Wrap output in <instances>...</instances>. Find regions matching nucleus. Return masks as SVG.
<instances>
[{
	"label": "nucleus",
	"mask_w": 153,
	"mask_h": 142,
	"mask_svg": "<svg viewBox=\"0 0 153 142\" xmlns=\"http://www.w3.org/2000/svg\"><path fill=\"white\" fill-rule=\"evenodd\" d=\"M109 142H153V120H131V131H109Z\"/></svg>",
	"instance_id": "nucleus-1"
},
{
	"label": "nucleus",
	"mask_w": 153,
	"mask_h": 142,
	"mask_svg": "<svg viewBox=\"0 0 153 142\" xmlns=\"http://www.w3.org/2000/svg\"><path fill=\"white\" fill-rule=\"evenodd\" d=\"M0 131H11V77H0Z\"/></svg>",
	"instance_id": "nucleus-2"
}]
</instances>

— Work to do —
Convert every line of the data above into a numbered list, omitting any blank lines.

— Expected output —
1. Wrap output in <instances>...</instances>. Find regions matching nucleus. Return masks as SVG.
2. <instances>
3. [{
4. 	"label": "nucleus",
5. 	"mask_w": 153,
6. 	"mask_h": 142,
7. 	"mask_svg": "<svg viewBox=\"0 0 153 142\" xmlns=\"http://www.w3.org/2000/svg\"><path fill=\"white\" fill-rule=\"evenodd\" d=\"M109 142H153V120H131V131H109Z\"/></svg>",
8. 	"instance_id": "nucleus-1"
9. },
10. {
11. 	"label": "nucleus",
12. 	"mask_w": 153,
13. 	"mask_h": 142,
14. 	"mask_svg": "<svg viewBox=\"0 0 153 142\" xmlns=\"http://www.w3.org/2000/svg\"><path fill=\"white\" fill-rule=\"evenodd\" d=\"M0 131H11V77H0Z\"/></svg>",
15. 	"instance_id": "nucleus-2"
16. }]
17. </instances>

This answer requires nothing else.